▶ _Work to do_: Copy out each line of the material below without any changes.

***** Provided information

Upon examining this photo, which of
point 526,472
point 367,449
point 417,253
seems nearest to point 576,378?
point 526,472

**********

▶ _Output_:
Upon examining this photo, which of
point 526,472
point 367,449
point 417,253
seems nearest to point 576,378?
point 526,472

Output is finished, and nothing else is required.